TASK TO COMPLETE: Where the line with "בדף הפייסבוק שלהם" appears below, start writing out lines exactly, and finish with the line with "007出纳日记账管理软件系统", which is included; write out nothing else.

DATA FOR REVIEW:
☆ ☆ ☆ ☆ ☆
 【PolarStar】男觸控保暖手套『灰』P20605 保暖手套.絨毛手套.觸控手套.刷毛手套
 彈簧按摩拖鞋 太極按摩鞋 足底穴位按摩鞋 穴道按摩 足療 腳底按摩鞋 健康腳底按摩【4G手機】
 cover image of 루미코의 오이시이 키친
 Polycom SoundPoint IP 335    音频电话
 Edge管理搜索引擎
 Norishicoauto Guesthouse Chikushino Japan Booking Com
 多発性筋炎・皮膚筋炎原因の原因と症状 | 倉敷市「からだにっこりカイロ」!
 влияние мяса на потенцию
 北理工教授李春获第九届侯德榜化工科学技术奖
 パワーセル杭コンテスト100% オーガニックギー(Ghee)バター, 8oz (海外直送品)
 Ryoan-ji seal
☆ ☆ ☆ ☆ ☆
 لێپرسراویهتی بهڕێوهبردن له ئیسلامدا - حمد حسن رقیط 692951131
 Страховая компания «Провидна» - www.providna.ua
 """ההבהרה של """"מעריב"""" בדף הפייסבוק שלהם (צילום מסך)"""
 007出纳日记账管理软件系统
☆ ☆ ☆ ☆ ☆
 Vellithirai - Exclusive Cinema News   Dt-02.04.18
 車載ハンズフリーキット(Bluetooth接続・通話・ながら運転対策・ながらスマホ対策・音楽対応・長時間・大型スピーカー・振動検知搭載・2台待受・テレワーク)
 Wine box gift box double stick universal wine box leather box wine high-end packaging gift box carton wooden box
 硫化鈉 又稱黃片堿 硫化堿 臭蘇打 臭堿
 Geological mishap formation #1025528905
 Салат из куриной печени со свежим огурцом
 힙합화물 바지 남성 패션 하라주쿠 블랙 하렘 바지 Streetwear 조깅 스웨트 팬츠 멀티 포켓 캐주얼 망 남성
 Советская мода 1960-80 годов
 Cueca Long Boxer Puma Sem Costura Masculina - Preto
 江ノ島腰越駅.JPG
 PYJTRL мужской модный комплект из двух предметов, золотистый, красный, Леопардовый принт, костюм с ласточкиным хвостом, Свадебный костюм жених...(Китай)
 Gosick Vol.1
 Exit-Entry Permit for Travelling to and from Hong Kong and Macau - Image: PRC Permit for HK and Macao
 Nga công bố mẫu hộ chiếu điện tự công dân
☆ ☆ ☆ ☆ ☆
TASK SOLUTION:
 """ההבהרה של """"מעריב"""" בדף הפייסבוק שלהם (צילום מסך)"""
 007出纳日记账管理软件系统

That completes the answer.